▶ Short problem
Reproduce the material below with every occurrence of "camera" replaced by "observer" and all other text unchanged. Omit the pictures from the output.

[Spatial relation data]
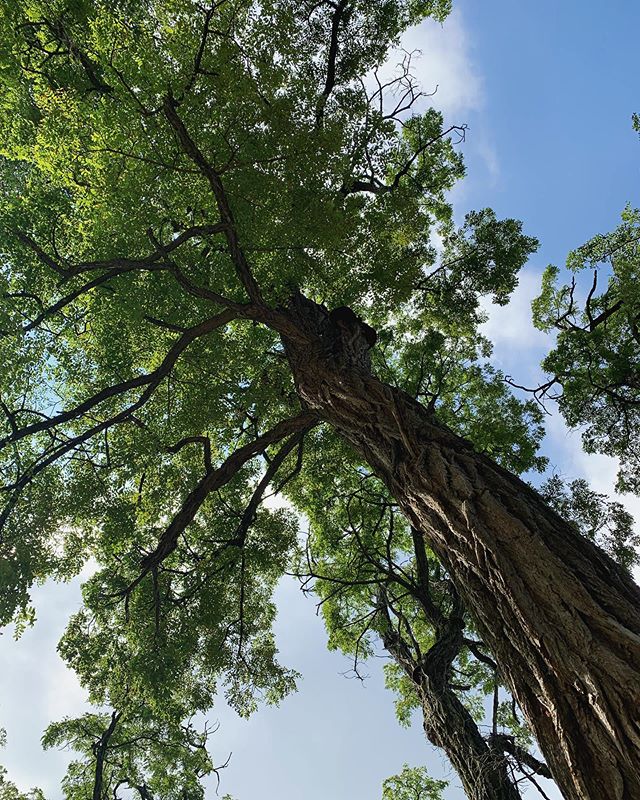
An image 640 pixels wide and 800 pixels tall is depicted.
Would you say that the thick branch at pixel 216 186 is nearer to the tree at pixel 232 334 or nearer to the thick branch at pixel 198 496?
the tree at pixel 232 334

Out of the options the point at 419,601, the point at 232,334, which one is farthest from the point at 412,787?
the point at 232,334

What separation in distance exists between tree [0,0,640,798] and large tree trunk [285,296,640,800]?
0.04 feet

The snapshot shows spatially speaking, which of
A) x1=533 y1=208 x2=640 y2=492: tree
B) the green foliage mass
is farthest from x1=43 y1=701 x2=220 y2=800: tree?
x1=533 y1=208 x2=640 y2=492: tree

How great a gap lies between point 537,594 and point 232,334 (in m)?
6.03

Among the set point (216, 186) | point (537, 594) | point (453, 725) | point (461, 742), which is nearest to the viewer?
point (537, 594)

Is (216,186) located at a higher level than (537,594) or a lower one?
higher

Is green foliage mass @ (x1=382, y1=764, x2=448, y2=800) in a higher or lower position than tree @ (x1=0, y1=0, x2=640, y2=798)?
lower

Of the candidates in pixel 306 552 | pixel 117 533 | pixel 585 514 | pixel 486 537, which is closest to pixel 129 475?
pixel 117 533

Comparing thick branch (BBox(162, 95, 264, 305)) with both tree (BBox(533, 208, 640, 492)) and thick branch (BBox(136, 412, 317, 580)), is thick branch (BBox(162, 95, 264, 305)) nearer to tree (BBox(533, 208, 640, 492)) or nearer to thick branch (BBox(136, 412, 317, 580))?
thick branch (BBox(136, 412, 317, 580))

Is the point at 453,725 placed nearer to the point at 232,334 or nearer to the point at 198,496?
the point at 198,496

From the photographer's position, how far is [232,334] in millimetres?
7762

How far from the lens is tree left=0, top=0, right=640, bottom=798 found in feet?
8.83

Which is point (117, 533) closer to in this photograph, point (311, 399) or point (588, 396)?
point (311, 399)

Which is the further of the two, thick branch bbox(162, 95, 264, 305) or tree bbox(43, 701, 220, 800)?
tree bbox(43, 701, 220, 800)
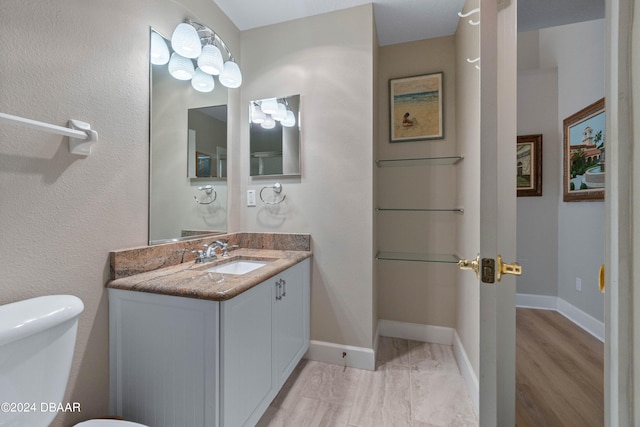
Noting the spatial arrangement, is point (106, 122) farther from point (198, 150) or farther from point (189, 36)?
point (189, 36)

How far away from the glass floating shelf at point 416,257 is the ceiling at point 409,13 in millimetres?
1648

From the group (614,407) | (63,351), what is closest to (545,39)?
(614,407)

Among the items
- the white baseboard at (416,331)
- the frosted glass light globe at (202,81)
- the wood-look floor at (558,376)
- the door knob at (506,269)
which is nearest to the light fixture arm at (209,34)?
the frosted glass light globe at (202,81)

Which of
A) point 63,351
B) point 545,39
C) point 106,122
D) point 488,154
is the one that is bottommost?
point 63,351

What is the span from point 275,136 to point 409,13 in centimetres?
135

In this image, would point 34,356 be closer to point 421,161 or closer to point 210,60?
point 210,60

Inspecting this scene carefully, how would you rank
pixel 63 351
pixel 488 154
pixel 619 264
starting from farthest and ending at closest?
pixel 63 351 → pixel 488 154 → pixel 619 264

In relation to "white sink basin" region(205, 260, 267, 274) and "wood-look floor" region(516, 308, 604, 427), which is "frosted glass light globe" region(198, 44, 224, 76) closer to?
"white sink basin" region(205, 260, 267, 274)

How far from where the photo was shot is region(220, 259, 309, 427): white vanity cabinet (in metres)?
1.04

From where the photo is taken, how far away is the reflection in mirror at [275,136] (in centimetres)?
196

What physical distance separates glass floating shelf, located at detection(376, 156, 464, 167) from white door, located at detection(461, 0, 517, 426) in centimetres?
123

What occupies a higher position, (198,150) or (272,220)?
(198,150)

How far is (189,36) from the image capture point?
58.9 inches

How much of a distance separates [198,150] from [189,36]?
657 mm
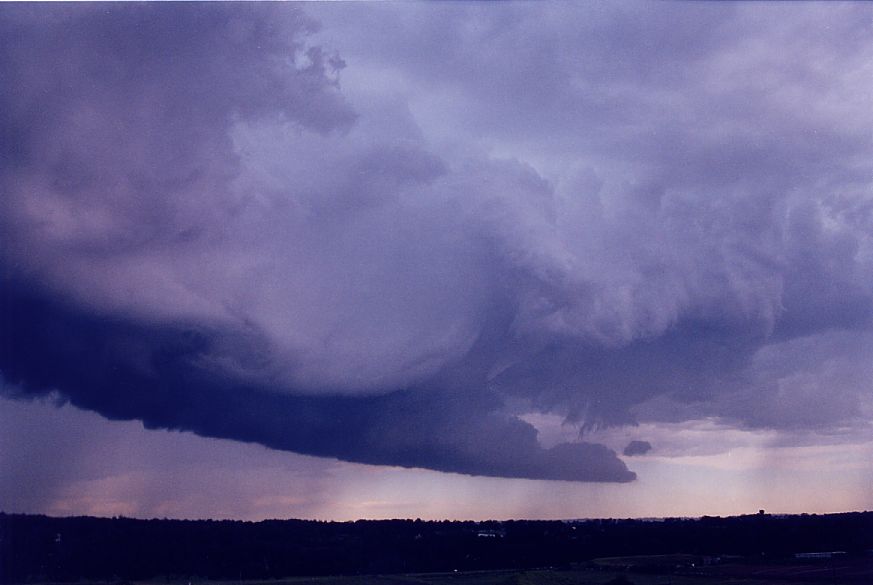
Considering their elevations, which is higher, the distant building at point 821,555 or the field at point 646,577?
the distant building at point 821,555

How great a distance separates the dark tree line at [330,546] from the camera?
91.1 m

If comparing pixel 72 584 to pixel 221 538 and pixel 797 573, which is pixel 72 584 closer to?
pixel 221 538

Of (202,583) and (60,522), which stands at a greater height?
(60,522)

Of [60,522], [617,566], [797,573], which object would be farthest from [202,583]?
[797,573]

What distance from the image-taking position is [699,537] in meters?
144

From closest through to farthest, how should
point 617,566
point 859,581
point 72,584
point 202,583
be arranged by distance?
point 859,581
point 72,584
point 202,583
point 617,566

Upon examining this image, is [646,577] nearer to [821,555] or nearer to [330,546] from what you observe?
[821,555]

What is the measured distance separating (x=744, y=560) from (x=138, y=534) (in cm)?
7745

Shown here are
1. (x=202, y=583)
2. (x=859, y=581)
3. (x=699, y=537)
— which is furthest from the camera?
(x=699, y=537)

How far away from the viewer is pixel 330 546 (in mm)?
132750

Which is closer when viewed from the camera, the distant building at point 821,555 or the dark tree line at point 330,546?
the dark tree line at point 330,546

▶ Problem solution
An image 640 pixels wide and 800 pixels tall is depicted.
Would you say that the thick branch at pixel 216 186 is nearer to the tree at pixel 232 334 or nearer to the thick branch at pixel 198 496?
the tree at pixel 232 334

Out of the options the point at 419,601, the point at 232,334, which one is farthest from the point at 412,787?
the point at 232,334

What separation in distance exists between tree [0,0,640,798] and large tree trunk [285,296,640,800]?
0.04 feet

The snapshot shows spatially speaking, which of
A) x1=533 y1=208 x2=640 y2=492: tree
B) the green foliage mass
is farthest from x1=43 y1=701 x2=220 y2=800: tree?
x1=533 y1=208 x2=640 y2=492: tree

How great a gap lies between point 537,594 and point 232,334 (in m)?
6.03

Among the set point (216, 186) | point (537, 594) | point (453, 725) | point (461, 742), which is nearest to the viewer?
point (537, 594)

Is (216,186) located at a higher level than (537,594) or a lower one?
higher

Is green foliage mass @ (x1=382, y1=764, x2=448, y2=800) in a higher or lower position than tree @ (x1=0, y1=0, x2=640, y2=798)?
lower

Of the candidates in pixel 306 552 | pixel 117 533 | pixel 585 514 | pixel 486 537, which is closest to pixel 129 475?
pixel 117 533

Comparing thick branch (BBox(162, 95, 264, 305)) with both tree (BBox(533, 208, 640, 492)) and thick branch (BBox(136, 412, 317, 580)), is thick branch (BBox(162, 95, 264, 305)) nearer to tree (BBox(533, 208, 640, 492)) or nearer to thick branch (BBox(136, 412, 317, 580))?
thick branch (BBox(136, 412, 317, 580))

Is the point at 453,725 placed nearer to the point at 232,334 or nearer to the point at 198,496?
the point at 198,496

From the photographer's position, how far is [232,334] in millimetres?
7762

How far from the lens is tree left=0, top=0, right=640, bottom=798 found in feet?
8.83

Which is point (117, 533) closer to in this photograph, point (311, 399) or point (588, 396)?
point (311, 399)

Which is the further of the two, thick branch bbox(162, 95, 264, 305) or tree bbox(43, 701, 220, 800)?
tree bbox(43, 701, 220, 800)
Noting the spatial arrangement, is point (106, 122) farther from point (198, 150) or farther from point (189, 36)?
point (189, 36)

How far away from the glass floating shelf at point 416,257 is the ceiling at point 409,13 in millimetres?
1648

From the group (614,407) | (63,351), what is closest to (545,39)?
(614,407)

Among the items
- the white baseboard at (416,331)
- the frosted glass light globe at (202,81)
- the wood-look floor at (558,376)
- the door knob at (506,269)
which is nearest to the light fixture arm at (209,34)?
the frosted glass light globe at (202,81)

Which of
A) point 63,351
B) point 545,39
C) point 106,122
D) point 488,154
is the one that is bottommost?
point 63,351

What is the span from point 275,136 to point 409,13 in centimetres?
135

In this image, would point 34,356 be closer to point 421,161 or closer to point 210,60?
point 210,60

Inspecting this scene carefully, how would you rank
pixel 63 351
pixel 488 154
pixel 619 264
starting from farthest and ending at closest?
pixel 63 351 → pixel 488 154 → pixel 619 264

In relation to "white sink basin" region(205, 260, 267, 274) and "wood-look floor" region(516, 308, 604, 427), which is "frosted glass light globe" region(198, 44, 224, 76) closer to?
"white sink basin" region(205, 260, 267, 274)

How far from where the photo was shot is region(220, 259, 309, 427): white vanity cabinet (in metres)?
1.04

From where the photo is taken, how far away is the reflection in mirror at [275,136] (in centimetres)?
196

What physical distance separates glass floating shelf, located at detection(376, 156, 464, 167) from white door, located at detection(461, 0, 517, 426) in centimetres?
123

What occupies a higher position, (198,150) or (272,220)?
(198,150)

How far is (189,36) from the image capture point?
58.9 inches

How much of a distance separates [198,150] from [189,36]?
657 mm
Considering their elevations, which is higher, the distant building at point 821,555 or the field at point 646,577?
the distant building at point 821,555

How great a distance separates the dark tree line at [330,546] from the observer?
91.1 m

If comparing pixel 72 584 to pixel 221 538 and pixel 797 573, which is pixel 72 584 closer to?
pixel 221 538

Of (202,583) and (60,522), which stands at a greater height?
(60,522)

Of [60,522], [617,566], [797,573], which object would be farthest from [202,583]?
[797,573]

What distance from the image-taking position is [699,537] in meters?
144

From closest through to farthest, how should
point 617,566
point 859,581
point 72,584
point 202,583
be arranged by distance?
point 859,581
point 72,584
point 202,583
point 617,566

Upon examining this image, is [646,577] nearer to [821,555] or nearer to [330,546] from what you observe?
[821,555]

What is the measured distance separating (x=744, y=560) from (x=138, y=534) (in cm)?
7745

Shown here are
1. (x=202, y=583)
2. (x=859, y=581)
3. (x=699, y=537)
— which is furthest from the observer?
(x=699, y=537)

How far away from the viewer is pixel 330 546 (in mm)?
132750

Which is closer when viewed from the observer, the distant building at point 821,555 or the dark tree line at point 330,546?
the dark tree line at point 330,546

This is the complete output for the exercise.